Şu gerçeği de göz ardı etmemek gerekir…
Türkiye’nin %70’i barış süreci denen çalışmayı destekleyip, top yekun kucaklaşma düşüncesindedir. Ve yine bu çoğunluk tıpkı MHP lideri gibi restorasyona karşıdır.
O halde sorun ve beklenti nedir?
Elbette öncelik silahların sadece bırakılması değil, tümden imha edilmesidir. Burada yapılması gerek PKK elindeki silahların Türkiye Cumhuriyeti Devleti’ne teslim edilmesi olmalıdır.
Yani,’’Biz silahları bıraktık, eylemsizlik kararındayız, silahları toprağa gömdük’ demek samimi olmayacaktır. Getirip tıpış tıpış silahları teslim etmek ve arınmaktır.
İkinci beklenti ise toplum genelini huzura kavuşturmaktır ki, bu da yeni bir anayasa yapmak ve sadece Kürt kökenli vatandaşlara değil, bütün azınlıklara bekledikleri hakların verilmesidir. Ülke kucaklaşması ve toplumsal kalıcı barışın yolu da budur.
Kabul etmeliyiz ki, İmralı’nın bugünkü mesajları, ardından Başbakan Yardımcısı Bülent Arınç’ın değerlendirmelerinden sonra Türkiye gerçekten yeni bir sürece girmiştir.
Türk-Kürt ayrımı yapılmaksızın kardeşlik ve barışın önü açılmış, kan dökülmesinin artık mümkün olmayacağı bir başlangıcın temeli atılmıştır.
Ancak, sinsi bir tehlikeyi de göz ardı etmemeliyiz.

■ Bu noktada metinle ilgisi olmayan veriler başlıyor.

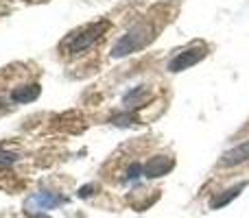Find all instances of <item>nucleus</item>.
Here are the masks:
<instances>
[{"mask_svg":"<svg viewBox=\"0 0 249 218\" xmlns=\"http://www.w3.org/2000/svg\"><path fill=\"white\" fill-rule=\"evenodd\" d=\"M153 39V31H151L149 24H136L114 44L112 48V57L114 59H121V57H127L131 52H138L146 46V44Z\"/></svg>","mask_w":249,"mask_h":218,"instance_id":"f257e3e1","label":"nucleus"},{"mask_svg":"<svg viewBox=\"0 0 249 218\" xmlns=\"http://www.w3.org/2000/svg\"><path fill=\"white\" fill-rule=\"evenodd\" d=\"M107 29V22H96V24H88L86 29H81L79 33H72L68 39H66V44H61V48H66V50L70 52V55H79V52L88 50L90 46H94L96 39L101 37V33Z\"/></svg>","mask_w":249,"mask_h":218,"instance_id":"f03ea898","label":"nucleus"},{"mask_svg":"<svg viewBox=\"0 0 249 218\" xmlns=\"http://www.w3.org/2000/svg\"><path fill=\"white\" fill-rule=\"evenodd\" d=\"M206 57V46H201V44H195V46L186 48V50L177 52L175 59L168 61V72H181V70H188L193 68V66H197L199 61Z\"/></svg>","mask_w":249,"mask_h":218,"instance_id":"7ed1b4c3","label":"nucleus"},{"mask_svg":"<svg viewBox=\"0 0 249 218\" xmlns=\"http://www.w3.org/2000/svg\"><path fill=\"white\" fill-rule=\"evenodd\" d=\"M173 168V159L168 157V155H158V157H151L149 162L142 166V175L144 177H162V175H166L168 170Z\"/></svg>","mask_w":249,"mask_h":218,"instance_id":"20e7f679","label":"nucleus"},{"mask_svg":"<svg viewBox=\"0 0 249 218\" xmlns=\"http://www.w3.org/2000/svg\"><path fill=\"white\" fill-rule=\"evenodd\" d=\"M247 185H249V181H241V184H238V185H232V188L223 190V192H221V194H216V197L210 201V210H219V207H225V205H228V203H232L234 199H236L238 194H241L243 190L247 188Z\"/></svg>","mask_w":249,"mask_h":218,"instance_id":"39448f33","label":"nucleus"},{"mask_svg":"<svg viewBox=\"0 0 249 218\" xmlns=\"http://www.w3.org/2000/svg\"><path fill=\"white\" fill-rule=\"evenodd\" d=\"M247 159H249V140L234 146V149H230L228 153H223L221 162H223V166H236V164H243Z\"/></svg>","mask_w":249,"mask_h":218,"instance_id":"423d86ee","label":"nucleus"},{"mask_svg":"<svg viewBox=\"0 0 249 218\" xmlns=\"http://www.w3.org/2000/svg\"><path fill=\"white\" fill-rule=\"evenodd\" d=\"M39 85L37 83H31V85H22L18 90L11 92V101L13 103H33L39 99Z\"/></svg>","mask_w":249,"mask_h":218,"instance_id":"0eeeda50","label":"nucleus"},{"mask_svg":"<svg viewBox=\"0 0 249 218\" xmlns=\"http://www.w3.org/2000/svg\"><path fill=\"white\" fill-rule=\"evenodd\" d=\"M64 201H66L64 197H55V194H51V192H39L31 199V205H35L37 210H53V207L61 205Z\"/></svg>","mask_w":249,"mask_h":218,"instance_id":"6e6552de","label":"nucleus"},{"mask_svg":"<svg viewBox=\"0 0 249 218\" xmlns=\"http://www.w3.org/2000/svg\"><path fill=\"white\" fill-rule=\"evenodd\" d=\"M142 96H146V87H144V85H138L136 90H131V92H129V94H124L123 103L127 105V107H129V105H131V101L138 105V103H140V101H142Z\"/></svg>","mask_w":249,"mask_h":218,"instance_id":"1a4fd4ad","label":"nucleus"},{"mask_svg":"<svg viewBox=\"0 0 249 218\" xmlns=\"http://www.w3.org/2000/svg\"><path fill=\"white\" fill-rule=\"evenodd\" d=\"M18 162V155L11 153V151H0V168H7L11 164Z\"/></svg>","mask_w":249,"mask_h":218,"instance_id":"9d476101","label":"nucleus"},{"mask_svg":"<svg viewBox=\"0 0 249 218\" xmlns=\"http://www.w3.org/2000/svg\"><path fill=\"white\" fill-rule=\"evenodd\" d=\"M129 122H133V116L129 114V111L127 114H123V116H114L112 118V124H118V127H127Z\"/></svg>","mask_w":249,"mask_h":218,"instance_id":"9b49d317","label":"nucleus"},{"mask_svg":"<svg viewBox=\"0 0 249 218\" xmlns=\"http://www.w3.org/2000/svg\"><path fill=\"white\" fill-rule=\"evenodd\" d=\"M90 190H92V185H86V188H81V190H79V197H90Z\"/></svg>","mask_w":249,"mask_h":218,"instance_id":"f8f14e48","label":"nucleus"}]
</instances>
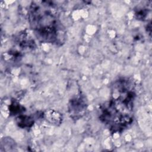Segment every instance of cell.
Listing matches in <instances>:
<instances>
[{
  "label": "cell",
  "instance_id": "1",
  "mask_svg": "<svg viewBox=\"0 0 152 152\" xmlns=\"http://www.w3.org/2000/svg\"><path fill=\"white\" fill-rule=\"evenodd\" d=\"M128 80L116 81L112 90V99L102 109L100 118L114 132L124 129L132 121L133 102L135 94Z\"/></svg>",
  "mask_w": 152,
  "mask_h": 152
},
{
  "label": "cell",
  "instance_id": "2",
  "mask_svg": "<svg viewBox=\"0 0 152 152\" xmlns=\"http://www.w3.org/2000/svg\"><path fill=\"white\" fill-rule=\"evenodd\" d=\"M29 21L37 37L43 42L58 43L64 34L56 7L52 2H33L29 10Z\"/></svg>",
  "mask_w": 152,
  "mask_h": 152
}]
</instances>
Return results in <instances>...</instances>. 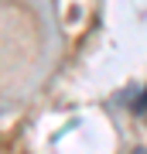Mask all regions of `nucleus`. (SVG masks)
I'll return each instance as SVG.
<instances>
[{
	"instance_id": "nucleus-1",
	"label": "nucleus",
	"mask_w": 147,
	"mask_h": 154,
	"mask_svg": "<svg viewBox=\"0 0 147 154\" xmlns=\"http://www.w3.org/2000/svg\"><path fill=\"white\" fill-rule=\"evenodd\" d=\"M137 110H140V113H144V110H147V93H144V96H140V99H137Z\"/></svg>"
}]
</instances>
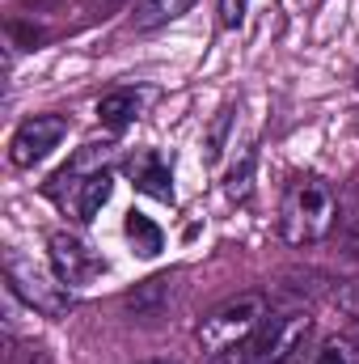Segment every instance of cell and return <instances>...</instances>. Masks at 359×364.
I'll list each match as a JSON object with an SVG mask.
<instances>
[{"label": "cell", "mask_w": 359, "mask_h": 364, "mask_svg": "<svg viewBox=\"0 0 359 364\" xmlns=\"http://www.w3.org/2000/svg\"><path fill=\"white\" fill-rule=\"evenodd\" d=\"M338 225V195L334 186L317 174H300L287 182L283 203H279V237L287 246H317L334 233Z\"/></svg>", "instance_id": "obj_1"}, {"label": "cell", "mask_w": 359, "mask_h": 364, "mask_svg": "<svg viewBox=\"0 0 359 364\" xmlns=\"http://www.w3.org/2000/svg\"><path fill=\"white\" fill-rule=\"evenodd\" d=\"M309 335H313L309 314H270L245 343H237L220 356H207V364H287L292 356L304 352Z\"/></svg>", "instance_id": "obj_2"}, {"label": "cell", "mask_w": 359, "mask_h": 364, "mask_svg": "<svg viewBox=\"0 0 359 364\" xmlns=\"http://www.w3.org/2000/svg\"><path fill=\"white\" fill-rule=\"evenodd\" d=\"M263 322H267V301H263L258 292H241V296L216 305V309L199 322L194 339H199V348H203L207 356H220V352L245 343Z\"/></svg>", "instance_id": "obj_3"}, {"label": "cell", "mask_w": 359, "mask_h": 364, "mask_svg": "<svg viewBox=\"0 0 359 364\" xmlns=\"http://www.w3.org/2000/svg\"><path fill=\"white\" fill-rule=\"evenodd\" d=\"M4 279H9V292L21 296L30 309L47 314V318H64L72 309V288L55 275V267H43L17 250L4 255Z\"/></svg>", "instance_id": "obj_4"}, {"label": "cell", "mask_w": 359, "mask_h": 364, "mask_svg": "<svg viewBox=\"0 0 359 364\" xmlns=\"http://www.w3.org/2000/svg\"><path fill=\"white\" fill-rule=\"evenodd\" d=\"M64 136H68V119H64V114H34V119H26V123L13 132V140H9V161H13L17 170H30V166H38L43 157H51V149H60Z\"/></svg>", "instance_id": "obj_5"}, {"label": "cell", "mask_w": 359, "mask_h": 364, "mask_svg": "<svg viewBox=\"0 0 359 364\" xmlns=\"http://www.w3.org/2000/svg\"><path fill=\"white\" fill-rule=\"evenodd\" d=\"M47 246H51V267H55V275L68 288H85V284H93L97 275L106 272L101 255H93L89 246L81 237H72V233H51Z\"/></svg>", "instance_id": "obj_6"}, {"label": "cell", "mask_w": 359, "mask_h": 364, "mask_svg": "<svg viewBox=\"0 0 359 364\" xmlns=\"http://www.w3.org/2000/svg\"><path fill=\"white\" fill-rule=\"evenodd\" d=\"M110 161H114V144H85L55 178L47 182V195L60 203V208H68L72 203V195H77V186L93 174H101V170H110Z\"/></svg>", "instance_id": "obj_7"}, {"label": "cell", "mask_w": 359, "mask_h": 364, "mask_svg": "<svg viewBox=\"0 0 359 364\" xmlns=\"http://www.w3.org/2000/svg\"><path fill=\"white\" fill-rule=\"evenodd\" d=\"M123 174L131 178L136 191H144V195H153L161 203H174V170H170V161L157 149H136L123 161Z\"/></svg>", "instance_id": "obj_8"}, {"label": "cell", "mask_w": 359, "mask_h": 364, "mask_svg": "<svg viewBox=\"0 0 359 364\" xmlns=\"http://www.w3.org/2000/svg\"><path fill=\"white\" fill-rule=\"evenodd\" d=\"M174 279H178V272H161V275H153V279H144V284H136V288L123 296V309L136 314V318L161 314V309L170 305V296H174Z\"/></svg>", "instance_id": "obj_9"}, {"label": "cell", "mask_w": 359, "mask_h": 364, "mask_svg": "<svg viewBox=\"0 0 359 364\" xmlns=\"http://www.w3.org/2000/svg\"><path fill=\"white\" fill-rule=\"evenodd\" d=\"M144 102H148L144 90H110L97 102V119H101V127L123 132V127H131V123L144 114Z\"/></svg>", "instance_id": "obj_10"}, {"label": "cell", "mask_w": 359, "mask_h": 364, "mask_svg": "<svg viewBox=\"0 0 359 364\" xmlns=\"http://www.w3.org/2000/svg\"><path fill=\"white\" fill-rule=\"evenodd\" d=\"M110 191H114V174L110 170H101V174H93V178H85L81 186H77V195H72V216L77 220H85L89 225L93 216L106 208V199H110Z\"/></svg>", "instance_id": "obj_11"}, {"label": "cell", "mask_w": 359, "mask_h": 364, "mask_svg": "<svg viewBox=\"0 0 359 364\" xmlns=\"http://www.w3.org/2000/svg\"><path fill=\"white\" fill-rule=\"evenodd\" d=\"M190 9H194V0H136L131 26L136 30H157V26L178 21L182 13H190Z\"/></svg>", "instance_id": "obj_12"}, {"label": "cell", "mask_w": 359, "mask_h": 364, "mask_svg": "<svg viewBox=\"0 0 359 364\" xmlns=\"http://www.w3.org/2000/svg\"><path fill=\"white\" fill-rule=\"evenodd\" d=\"M127 237H131L136 255H144V259L161 255V246H165V233H161L144 212H131V216H127Z\"/></svg>", "instance_id": "obj_13"}, {"label": "cell", "mask_w": 359, "mask_h": 364, "mask_svg": "<svg viewBox=\"0 0 359 364\" xmlns=\"http://www.w3.org/2000/svg\"><path fill=\"white\" fill-rule=\"evenodd\" d=\"M254 161H258V153H254V149H245V153H241V161L228 170V178H224L228 199H237V203H245V199H250V191H254Z\"/></svg>", "instance_id": "obj_14"}, {"label": "cell", "mask_w": 359, "mask_h": 364, "mask_svg": "<svg viewBox=\"0 0 359 364\" xmlns=\"http://www.w3.org/2000/svg\"><path fill=\"white\" fill-rule=\"evenodd\" d=\"M228 123H233V110H220L216 123H211V132H207V140H203V166H216L220 161L224 140H228Z\"/></svg>", "instance_id": "obj_15"}, {"label": "cell", "mask_w": 359, "mask_h": 364, "mask_svg": "<svg viewBox=\"0 0 359 364\" xmlns=\"http://www.w3.org/2000/svg\"><path fill=\"white\" fill-rule=\"evenodd\" d=\"M304 364H355V348H351V343L330 339V343H321V348H317Z\"/></svg>", "instance_id": "obj_16"}, {"label": "cell", "mask_w": 359, "mask_h": 364, "mask_svg": "<svg viewBox=\"0 0 359 364\" xmlns=\"http://www.w3.org/2000/svg\"><path fill=\"white\" fill-rule=\"evenodd\" d=\"M245 9H250V0H220V26L224 30H241Z\"/></svg>", "instance_id": "obj_17"}, {"label": "cell", "mask_w": 359, "mask_h": 364, "mask_svg": "<svg viewBox=\"0 0 359 364\" xmlns=\"http://www.w3.org/2000/svg\"><path fill=\"white\" fill-rule=\"evenodd\" d=\"M338 309L351 314V318H359V279H351V284L338 288Z\"/></svg>", "instance_id": "obj_18"}, {"label": "cell", "mask_w": 359, "mask_h": 364, "mask_svg": "<svg viewBox=\"0 0 359 364\" xmlns=\"http://www.w3.org/2000/svg\"><path fill=\"white\" fill-rule=\"evenodd\" d=\"M343 242H347L351 255H359V212L355 216H347V225H343Z\"/></svg>", "instance_id": "obj_19"}, {"label": "cell", "mask_w": 359, "mask_h": 364, "mask_svg": "<svg viewBox=\"0 0 359 364\" xmlns=\"http://www.w3.org/2000/svg\"><path fill=\"white\" fill-rule=\"evenodd\" d=\"M351 348L359 352V318H355V331H351Z\"/></svg>", "instance_id": "obj_20"}, {"label": "cell", "mask_w": 359, "mask_h": 364, "mask_svg": "<svg viewBox=\"0 0 359 364\" xmlns=\"http://www.w3.org/2000/svg\"><path fill=\"white\" fill-rule=\"evenodd\" d=\"M136 364H178V360H136Z\"/></svg>", "instance_id": "obj_21"}]
</instances>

İyi giden sürecin sonunda , varılacak nihai noktada Hükümet’in olası hata politikası ‘’ süreci kurtarayım’’ derken, ülkeyi başka bir çıkmaza götürebilir.
Açalım..
Sağır Sultan’ın dahi tahmin ettiği konu, sürecin sonunda çıkarılması muhtemel ‘Genel Af’’ tır.
Ya da TCK’da düzenleme.
Elbette bir kucaklaşma olacaksa yasal düzenleme yapılmalı, zaten diğer türlü süreç anlamsız olacaktır. Lakin o ‘genel af, kısmı af, yasal düzenleme’ ismi her ne olacaksa sadece PKK’yı kapsam içine alacak bir plan olmamalı.
Yeni Türkiye’de yeni bir sayfa açılacaksa, temiz ve beyaz sayfa olacaksa , olası bir af formülü cezaevlerindeki tüm tutuklu ve hükümlüleri, hatta Yargıtay’da bekleyen dosyaları da kapsamalıdır.
Cezaevleri sadece PKK’lılardan oluşmuyor.
PKK’lıların gönlünü hoş edip o kesimi af etmek, teröre teslim olmak manasında olacağı gibi diğer kesimleri; Ülkücüleri, Devgençleri, Devyolcuları, Hizbullahcıları, adli-siyasi suçluları , akla gelebilecek tüm kader kurbanlarını derinden yaralayacak , belki de cezaevlerinde isyanlara sebep olacaktır.
Ülkede kalıcı barışa giden yolun dikenli olmaması için bu hassas nokta gözden kaçmamalıdır.